- **EXERCISES**:
a - Name every operating system release mentioned in the grep bug email.
b - Resume the grep bug email from where it stops, in the same voice.

- **STUDY TEXT**:
Jim Meyering <address@hidden> writes:

> Joe Wells <address@hidden> wrote:
>> I now can see what the difference between your environment and mine
>> must be.  I'm also using this environment variable setting:
>>   LC_CTYPE=en_US.UTF-8
>> When I change this (just for the “grep” process) to
> On some systems, the locale name is spelled slightly differently:
> [get the proper spelling from the output of "locale -a"]

(By the way, this is irrelevant to the bug in grep, but I believe the
output of “locale -a” does not give the officially correct locale
names.  On my system, it says my locale name is “en_US.utf8”.  My
understanding from reading the standards documents is that the
officially correct name is “en_US.UTF-8”.  The use of “utf8” occurs
because glibc has an internal compatibility hack where it downcases
the charset name and removes hyphens from it before looking up the
locale on disk and in data structures.)

> RHEL5 has the bug [rpm -q grep -> grep-2.5.1-52.2]:
>   $ printf '\0x' | LC_CTYPE=en_US.UTF-8 grep '[^x]x'
>   [Exit 1]
> Debian unstable seems not to have a problem:
>   $ printf '\0x' | LC_CTYPE=en_US.utf8 grep '[^x]x'
>   Binary file (standard input) matches

I'm glad you were able to reproduce the bug.  Can you tell if it is in
grep or the locales or glibc?

> I've Cc'd address@hidden, since that's the preferred bug-reporting
> address.

Then I have another bug to report.  The man page for “grep” on my
system (Ubuntu Dapper Drake) gives address@hidden as the only
bug reporting address.  (And there is no “grep.info” file installed.
Is there such a file?)  Is this a Debian/Ubuntu bug or a problem in
the original grep source?

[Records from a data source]

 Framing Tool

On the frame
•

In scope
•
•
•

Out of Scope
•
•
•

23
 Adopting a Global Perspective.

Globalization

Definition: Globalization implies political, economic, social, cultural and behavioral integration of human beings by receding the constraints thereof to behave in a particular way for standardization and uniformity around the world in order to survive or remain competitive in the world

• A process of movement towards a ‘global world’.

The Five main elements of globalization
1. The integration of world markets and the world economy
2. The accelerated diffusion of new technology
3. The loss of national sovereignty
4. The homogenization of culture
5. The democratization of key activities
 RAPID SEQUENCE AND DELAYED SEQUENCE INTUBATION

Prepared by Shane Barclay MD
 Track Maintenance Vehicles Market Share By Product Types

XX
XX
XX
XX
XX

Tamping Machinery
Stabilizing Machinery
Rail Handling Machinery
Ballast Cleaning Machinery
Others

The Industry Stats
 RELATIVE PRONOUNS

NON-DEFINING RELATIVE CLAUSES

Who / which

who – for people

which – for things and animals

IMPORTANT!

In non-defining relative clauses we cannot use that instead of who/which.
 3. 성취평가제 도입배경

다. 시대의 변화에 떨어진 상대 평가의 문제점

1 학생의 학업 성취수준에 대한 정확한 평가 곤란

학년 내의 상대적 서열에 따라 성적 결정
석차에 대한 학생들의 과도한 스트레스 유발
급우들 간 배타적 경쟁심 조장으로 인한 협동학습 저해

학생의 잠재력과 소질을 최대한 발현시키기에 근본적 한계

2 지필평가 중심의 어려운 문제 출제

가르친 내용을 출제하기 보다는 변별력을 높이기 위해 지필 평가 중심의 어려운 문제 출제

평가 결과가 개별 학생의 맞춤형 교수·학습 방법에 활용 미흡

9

- **LIST OF ANSWERS**:
a - RHEL5, Debian unstable, Ubuntu Dapper Drake

b -
>> I suppose the problem might be in glibc?  Or perhaps there is a bug in
>> the locale data files?
>> (By the way, if any character in the input is being discarded for some
>> reason (e.g., invalid UTF-8 format), can I please ask that there
>> should be an error message generated by grep for this?  Otherwise
>> problems will be too difficult to track down.)
>> By the way, I am using Ubuntu 6.06 LTS (“Dapper Drake”) with all
> I would consider upgrading.

Of course.  (But “LTS” is for “long term support”.  One of its main
advantages is not needing to upgrade.)

>>> [resending just to you, because your mail server blocked my first reply
>>>   <address@hidden>: host izanami.macs.hw.ac.uk[] said: 550
>>> is listed in rbl-plus.mail-abuse.ja.net (in reply to 
>>>       command)
>>>       ]
>> Sorry about that!  I don't know why that RBL lists that IP address
>> (mx.meyering.net).  I'm glad I got your second e-mail.
> I suggest you tell the folks who administer that mail server
> that they are blocking non-spam mail from a static IP address that
> has been completely spam-free (and not an open relay, etc.) for
> more than three years.

Is your point that you think the RBL in question is unreliable and
shouldn't be used?  (I know RBLs in general are often controversial,
for exactly the reason we are seeing here.)

> In this case, I took the trouble to route
> mail for your domain through a different outbound server, but most
> correspondents getting such a bounce would not do that.

Thanks indeed!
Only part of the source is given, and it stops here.